At first, the road sign seems rather ordinary. Bold, green and functional, it could have been plucked from any interstate highway. Yet contradicting its mundane appearance is its content: “Little Saigon: Next Right.”
The sign marks the entrance to the Vietnamese-American Heritage Project at the Smithsonian, an exhibit commemorating the 30th anniversary of Vietnamese mass migration to the United States. The real focus of the exhibit is Vietnamese-Americans today; after all, the sign refers to Westminster, CA, a part of which was renamed “Little Saigon” for its large Vietnamese-American population.
“It’s no longer about the Vietnam War,” Ban Tran, the outreach coordinator of the Vietnamese-American Heritage Project, said, “but about the accomplishments the Vietnamese-American community has achieved and the challenges it has faced.”
The exhibit first looks at war refugees. A series of enlarged photographs trace their journey to the United States, depicting some who evacuated Vietnam on airplanes and many others who crowded treacherously onto a single boat. A mounted inflatable “life vest”—a circular tube about two or three feet in diameter, just big enough to keep your head above the water—reinforces that many staked their lives on the flimsy vessels, and their only options were to succeed in the escape or die.

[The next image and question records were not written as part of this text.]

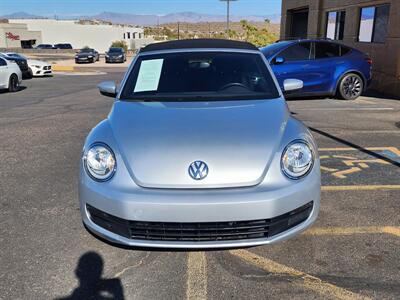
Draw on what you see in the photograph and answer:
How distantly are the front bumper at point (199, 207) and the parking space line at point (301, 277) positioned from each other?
0.30m

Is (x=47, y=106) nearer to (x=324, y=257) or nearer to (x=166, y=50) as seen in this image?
(x=166, y=50)

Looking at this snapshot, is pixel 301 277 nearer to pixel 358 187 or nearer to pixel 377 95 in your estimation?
pixel 358 187

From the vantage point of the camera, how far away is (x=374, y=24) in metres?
13.8

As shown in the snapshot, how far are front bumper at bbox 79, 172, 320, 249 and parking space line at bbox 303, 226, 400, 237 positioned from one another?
775 mm

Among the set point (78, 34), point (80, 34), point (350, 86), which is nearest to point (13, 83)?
point (350, 86)

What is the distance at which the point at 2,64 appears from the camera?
13.8 meters

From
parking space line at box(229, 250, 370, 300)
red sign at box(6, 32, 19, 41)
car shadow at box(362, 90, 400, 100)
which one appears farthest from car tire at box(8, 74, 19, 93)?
red sign at box(6, 32, 19, 41)

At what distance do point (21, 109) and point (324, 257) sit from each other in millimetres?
9261

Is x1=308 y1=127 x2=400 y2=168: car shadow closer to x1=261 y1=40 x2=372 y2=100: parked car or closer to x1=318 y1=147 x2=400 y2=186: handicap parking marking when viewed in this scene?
x1=318 y1=147 x2=400 y2=186: handicap parking marking

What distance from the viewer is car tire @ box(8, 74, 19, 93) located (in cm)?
1412

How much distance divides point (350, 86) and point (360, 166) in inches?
251

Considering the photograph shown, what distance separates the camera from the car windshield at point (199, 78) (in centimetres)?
400

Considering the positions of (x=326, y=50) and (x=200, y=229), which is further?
(x=326, y=50)

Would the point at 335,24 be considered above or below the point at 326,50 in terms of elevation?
above
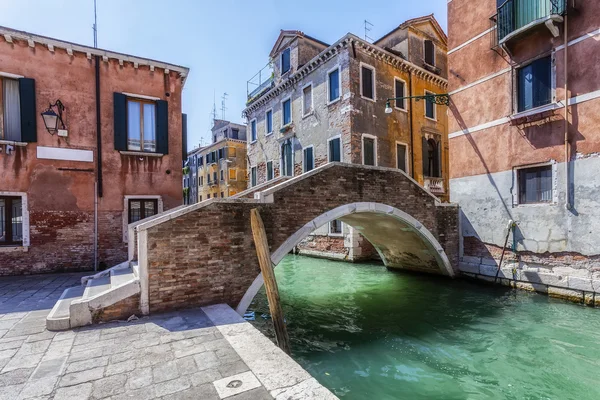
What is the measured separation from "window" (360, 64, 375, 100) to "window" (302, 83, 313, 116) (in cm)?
243

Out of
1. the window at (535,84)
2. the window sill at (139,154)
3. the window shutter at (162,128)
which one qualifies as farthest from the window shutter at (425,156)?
the window sill at (139,154)

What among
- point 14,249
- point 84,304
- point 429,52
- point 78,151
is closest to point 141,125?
point 78,151

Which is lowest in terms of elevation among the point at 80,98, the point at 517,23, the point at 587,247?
the point at 587,247

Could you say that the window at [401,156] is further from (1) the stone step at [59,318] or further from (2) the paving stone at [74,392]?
(2) the paving stone at [74,392]

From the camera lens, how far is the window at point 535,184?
7117 mm

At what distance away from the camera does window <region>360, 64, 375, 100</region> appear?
37.7ft

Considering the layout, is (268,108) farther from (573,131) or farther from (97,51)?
(573,131)

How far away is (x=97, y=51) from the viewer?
24.3ft

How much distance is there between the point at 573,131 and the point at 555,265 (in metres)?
3.04

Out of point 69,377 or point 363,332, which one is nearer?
point 69,377

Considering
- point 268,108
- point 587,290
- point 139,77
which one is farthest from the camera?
point 268,108

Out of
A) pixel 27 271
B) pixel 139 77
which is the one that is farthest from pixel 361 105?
pixel 27 271

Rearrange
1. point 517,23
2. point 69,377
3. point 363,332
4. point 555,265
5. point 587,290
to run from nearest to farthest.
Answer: point 69,377 → point 363,332 → point 587,290 → point 555,265 → point 517,23

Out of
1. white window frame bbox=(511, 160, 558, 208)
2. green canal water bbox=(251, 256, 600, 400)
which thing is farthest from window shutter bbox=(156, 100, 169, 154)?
white window frame bbox=(511, 160, 558, 208)
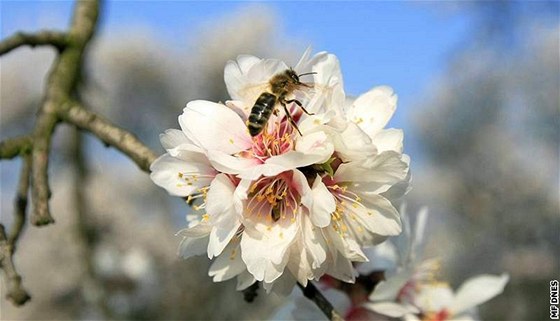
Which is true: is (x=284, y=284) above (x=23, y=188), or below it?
above

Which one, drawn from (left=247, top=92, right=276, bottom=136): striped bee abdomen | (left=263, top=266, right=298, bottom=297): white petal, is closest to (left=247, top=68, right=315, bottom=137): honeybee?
(left=247, top=92, right=276, bottom=136): striped bee abdomen

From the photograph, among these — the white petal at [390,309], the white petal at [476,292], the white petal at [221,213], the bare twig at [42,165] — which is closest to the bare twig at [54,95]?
the bare twig at [42,165]

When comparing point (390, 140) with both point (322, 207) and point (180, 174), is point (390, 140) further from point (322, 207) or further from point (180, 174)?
point (180, 174)

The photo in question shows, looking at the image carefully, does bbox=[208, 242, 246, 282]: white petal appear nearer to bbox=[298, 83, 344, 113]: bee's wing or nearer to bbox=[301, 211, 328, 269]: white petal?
bbox=[301, 211, 328, 269]: white petal

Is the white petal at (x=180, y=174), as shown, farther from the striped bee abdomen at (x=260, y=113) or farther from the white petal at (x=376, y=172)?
the white petal at (x=376, y=172)

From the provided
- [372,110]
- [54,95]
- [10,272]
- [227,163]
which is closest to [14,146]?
[54,95]

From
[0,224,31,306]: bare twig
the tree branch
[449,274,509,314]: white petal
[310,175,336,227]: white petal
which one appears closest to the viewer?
[310,175,336,227]: white petal

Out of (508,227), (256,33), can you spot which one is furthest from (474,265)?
(256,33)
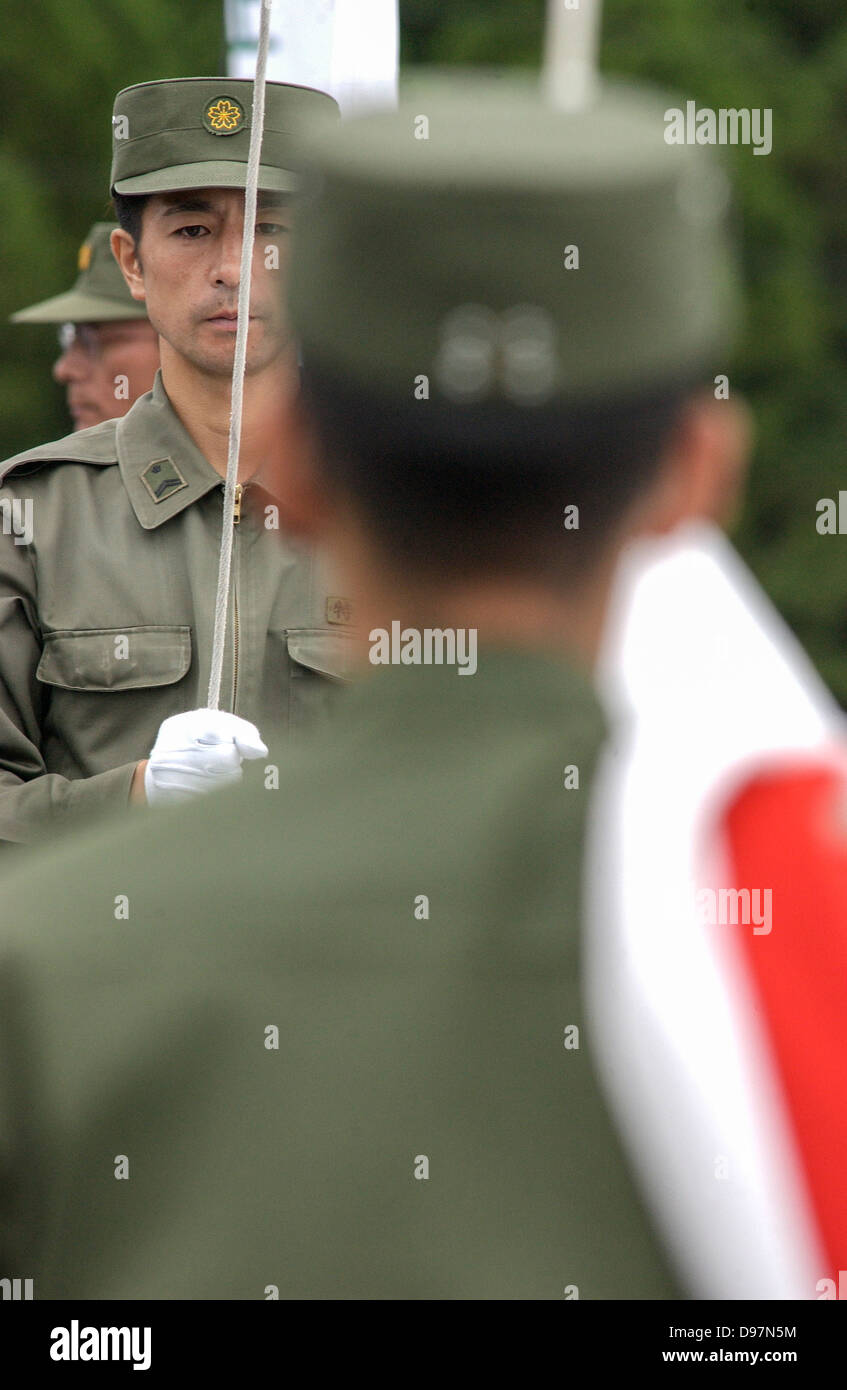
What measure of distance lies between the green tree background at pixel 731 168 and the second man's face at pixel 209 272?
7.92 meters

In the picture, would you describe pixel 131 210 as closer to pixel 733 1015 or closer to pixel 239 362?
pixel 239 362

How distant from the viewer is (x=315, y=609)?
2.54 metres

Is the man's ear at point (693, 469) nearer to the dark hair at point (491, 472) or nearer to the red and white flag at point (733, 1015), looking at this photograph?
the dark hair at point (491, 472)

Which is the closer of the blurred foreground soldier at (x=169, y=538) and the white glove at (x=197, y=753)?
the white glove at (x=197, y=753)

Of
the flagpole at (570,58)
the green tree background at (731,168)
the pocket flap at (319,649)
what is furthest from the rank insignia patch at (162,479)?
the green tree background at (731,168)

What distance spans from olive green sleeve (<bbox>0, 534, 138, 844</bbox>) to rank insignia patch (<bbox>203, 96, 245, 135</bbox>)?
0.59 metres

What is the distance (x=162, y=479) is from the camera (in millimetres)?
2613

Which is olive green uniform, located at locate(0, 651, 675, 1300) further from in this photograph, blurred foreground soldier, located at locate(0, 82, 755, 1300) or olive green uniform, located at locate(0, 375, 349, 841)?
olive green uniform, located at locate(0, 375, 349, 841)

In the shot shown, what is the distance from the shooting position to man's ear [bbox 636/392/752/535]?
105 centimetres

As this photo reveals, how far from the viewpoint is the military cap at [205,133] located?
8.71 feet

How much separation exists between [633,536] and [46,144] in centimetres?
1078

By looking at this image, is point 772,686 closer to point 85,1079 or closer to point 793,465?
point 85,1079

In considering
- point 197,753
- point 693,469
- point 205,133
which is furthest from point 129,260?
point 693,469
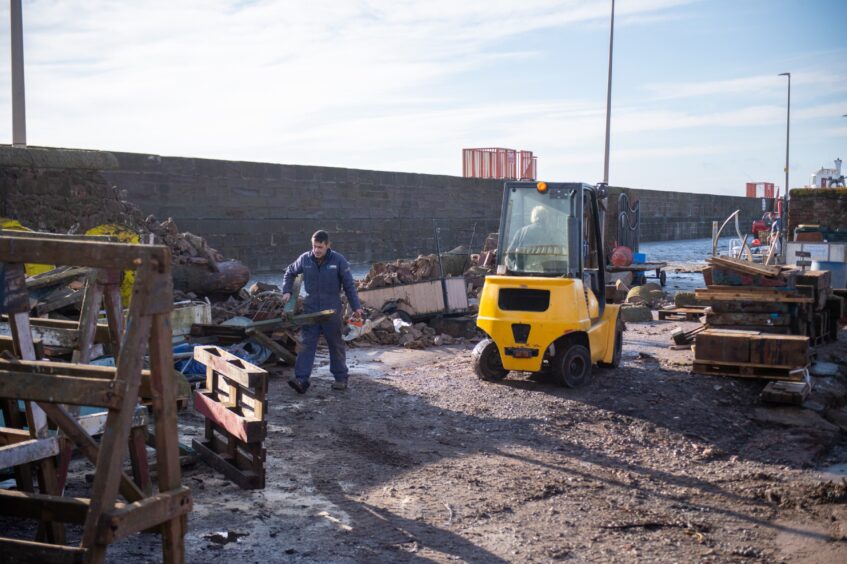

Through family keepsakes, movie posters, restaurant menus, newspaper clippings, documentary video and other media, the exhibit illustrates that Vietnamese refugees not only survived, but also influenced mainstream American culture. Restaurant entrepreneurs—like the owners of Pho 75 in Arlington—added to America’s growing list of favorite ethnic foods by introducing Americans to pho, the Vietnamese broth. Vietnamese author Le Ly Hayslip wrote the novel upon which the Vietnam War film Heaven & Earth was based.
In a section on prominent Vietnamese in America, Georgetown Law Professor Viet Dinh, who drafted the USA Patriot act as Assistant Attorney general in the Bush administration, is featured alongside Betty Nguyen of CNN and Dat Nguyen of the Dallas Cowboys.
The broad picture the exhibit paints of Vietnamese-American culture includes both the positive and negative aspects of immigrant life. In one photograph, a young man’s face is obscured by a bandana as he makes the signature hand gesture of his gang—all you can see are his eyes, gleaming and dark in their defiance. Also, for perhaps the first time, photographs and newspaper articles tell the stories of Vietnamese-American victims of Hurricane Katrina. Surrounded by the remains of their homes, they face the daunting task of moving once more.
At times, the exhibit’s broad aim to cover Vietnamese-American contributions in nearly all aspects of American society leaves you wishing it had a more in-depth view. Its importance, though, is no less diminished. In a city where the only other prominent space related to the Vietnamese is the Vietnam War Memorial, an exhibit in the Smithsonian represents to many—especially to the 43,709 Vietnamese-Americans in the greater D.C. area—that they are here to stay.
“A lot of Vietnamese-Americans recognized the importance of leaving a legacy, to donate to honor our parents,” Tran adds. “It’s pretty powerful to leave for the next generation.”
“Exit Saigon, Enter Little Saigon” is at the S. Dillon Ripley Center, International Gallery, 1100 Jefferson Drive S.W. (between the Freer & Sackler Galleries and the Smithsonian Castle). It runs until March 31.